— Exercise description —
Please show each line of the data below that contains the string "Rect", copying every such line in full.

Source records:

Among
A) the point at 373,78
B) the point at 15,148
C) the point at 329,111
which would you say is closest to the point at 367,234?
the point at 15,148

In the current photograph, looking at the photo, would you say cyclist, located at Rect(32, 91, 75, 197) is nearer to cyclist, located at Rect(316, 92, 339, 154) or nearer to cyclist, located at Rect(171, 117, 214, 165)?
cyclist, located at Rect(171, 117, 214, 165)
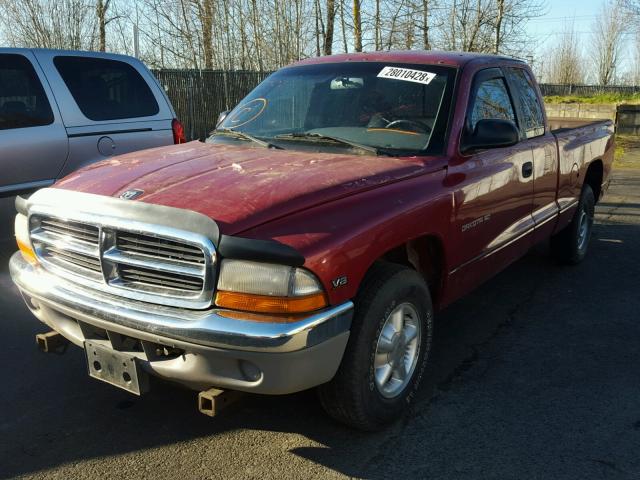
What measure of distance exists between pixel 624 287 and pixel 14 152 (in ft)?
17.7

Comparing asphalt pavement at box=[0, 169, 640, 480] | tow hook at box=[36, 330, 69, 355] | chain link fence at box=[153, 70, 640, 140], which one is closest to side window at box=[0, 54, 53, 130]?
asphalt pavement at box=[0, 169, 640, 480]

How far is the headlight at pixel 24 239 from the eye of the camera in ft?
10.7

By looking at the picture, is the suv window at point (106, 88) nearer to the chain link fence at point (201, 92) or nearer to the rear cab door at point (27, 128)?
the rear cab door at point (27, 128)

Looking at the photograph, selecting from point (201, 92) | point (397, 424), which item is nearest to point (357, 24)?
point (201, 92)

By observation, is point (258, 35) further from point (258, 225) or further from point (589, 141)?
point (258, 225)

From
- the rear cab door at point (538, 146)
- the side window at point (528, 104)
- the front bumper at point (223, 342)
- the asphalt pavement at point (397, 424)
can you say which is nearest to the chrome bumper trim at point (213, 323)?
the front bumper at point (223, 342)

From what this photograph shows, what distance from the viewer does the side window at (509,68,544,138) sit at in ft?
15.9

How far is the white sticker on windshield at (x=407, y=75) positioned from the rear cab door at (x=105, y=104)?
291cm

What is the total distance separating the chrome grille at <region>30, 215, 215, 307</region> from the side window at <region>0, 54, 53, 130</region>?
283cm

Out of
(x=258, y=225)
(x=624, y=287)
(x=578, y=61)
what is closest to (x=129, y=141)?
(x=258, y=225)

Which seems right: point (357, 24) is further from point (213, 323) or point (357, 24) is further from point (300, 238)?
point (213, 323)

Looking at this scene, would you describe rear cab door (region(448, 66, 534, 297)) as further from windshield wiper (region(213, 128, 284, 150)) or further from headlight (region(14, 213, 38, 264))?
headlight (region(14, 213, 38, 264))

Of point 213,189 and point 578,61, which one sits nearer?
point 213,189

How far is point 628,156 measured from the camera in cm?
1470
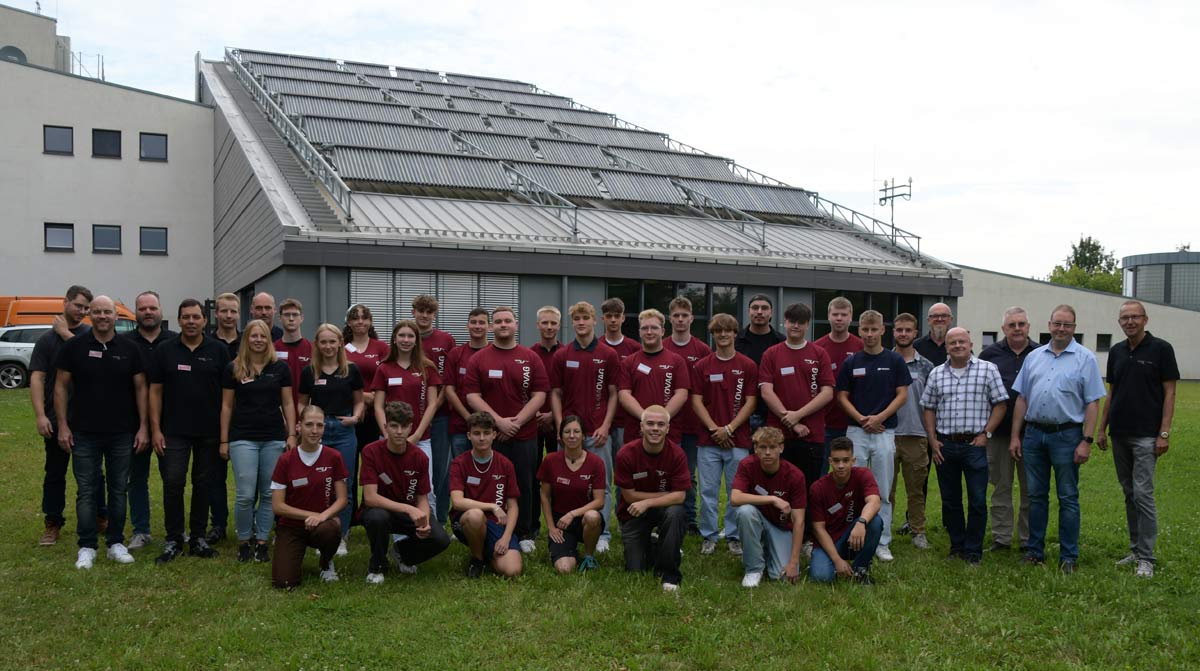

— Task response —
In the current photograph, looking at the photo, would you say cyclist, located at Rect(32, 91, 75, 197) is nearer to cyclist, located at Rect(316, 92, 339, 154) or nearer to cyclist, located at Rect(171, 117, 214, 165)?
cyclist, located at Rect(171, 117, 214, 165)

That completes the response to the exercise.